___ READING PASSAGE ___
Reason, however, is part of the evolutionary process, nay, its most immanent part and paradoxically its most transcendent level since, being the future of the infrahuman level of evolution, it is the region of fullness of being and maturation, and hence the "within" of the becoming present and also its point of transcendence. With reason restored to its proper place in the world, we are not susceptible to the criticism of Thomas that we are making an illegitimate transition from the ideal to the real order.
Now, then, reason as part of the macrocosmic process is likewise in process, that is, it is still undergoing development as is manifested in the development of culture and civilization; the very constitution of history itself is the evolution of rational consciousness. In the previous chapter we also spoke of the evolution of reason toward the dimension of religious belief. If reason, then, is in process, it is subject to the universal law of growth, namely, that anything which grows needs a ground. Reason therefore requires a ground. This ground must be proportionate to the level of reason. Since reason is spiritual, personal, and hence fulfilled by love, then all these characteristics of reason must somehow be present in the Ground of reason, much as we would infer that the soil, in relation to the seed, is ultimately the source of its growth, flowering, and fruitfulness. Hence, the Ground of reason would be an attractive center of love, source of personalization and spiritual transformation.
___ DATA BLOCK ___
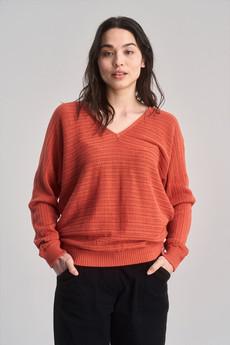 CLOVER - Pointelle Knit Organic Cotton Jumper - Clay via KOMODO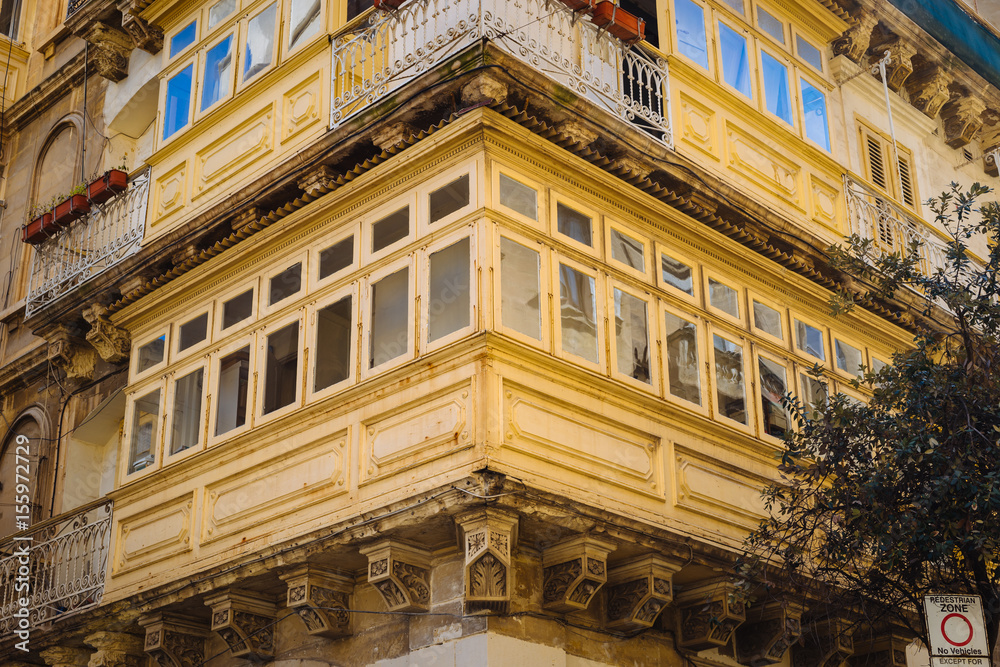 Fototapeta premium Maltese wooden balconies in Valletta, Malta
___
* [TASKS TO CARRY OUT]
1. Please rewrite the paragraph of the passage on reason that begins "Now, then, reason as part" as a short list that keeps its main facts.
2. Pick up the passage on reason after its last sentence and carry its argument forward.

* [ANSWERS BY ITEM NUMBER]
1.
- Reason is part of the macrocosmic process and is still developing, as the growth of culture and civilization shows. History itself is the evolution of rational consciousness.
- The previous chapter described reason evolving toward religious belief.
- Anything that grows needs a ground, so reason needs a ground proportionate to its level.
- Reason is spiritual, personal, and fulfilled by love, so its Ground must somehow hold these traits, much as soil is the source of a seed's growth, flowering, and fruitfulness.
- The Ground of reason would therefore be an attractive center of love and the source of personalization and spiritual transformation.

2.
Another merit of the traditional argument based on reason is the insight that God is somehow innate, somehow given a priori to reason. This insight is confirmed to be true by evolutionary analysis. In other words, the very posing of the question by reason, "Is there a God?" is a tautology, for the question contains the very answer. To see this, let us use again the example of the seed in relation to its ground. Thus, just as the very structure of the seed implies the existence of the ground and is intelligible only in relation to the ground, and a fortiori cannot even ask the question, "Is there a ground?" without implying the answer, so the very structure of reason, its very meaning and drive toward ultimate truth, implies the existence of God as Absolute Truth, as the very Ground of reason. Or again, just as the very existence of the plant implies its rootedness in the ground such that its very posing of the question, "Is there a ground?" would be tantamount to doubting its very existence, so the fact that I exist at all as a rational being already implies that God exists, as Descartes, for example, saw. Thus, reason implies in its very meaning the existence of its Ground, and the fact that it evolves at all implies the reality of its Ground. The whole process of evolution, as a matter of fact, tended toward reason in order that through it, the universe comes to an awareness of God as its Ground.
God as Ground-Omega or Absolute Future
So far we have argued that if the universe is born, it must have a Creator-Ground, and if it grows, it must have a Ground of growth. Now we are going to argue that a urn-verse that grows tends toward maturation, and that consequently it must have an Omega, that is, a convergent point in the absolute future.
We have to expect the universe to converge in the eschatological future; there has to be a critical threshold of radical transformation in which all the complexifying personal centers of consciousness are unified in an ultimate center of unity, if we are to be faithful to the mechanics and laws of the evolutionary process.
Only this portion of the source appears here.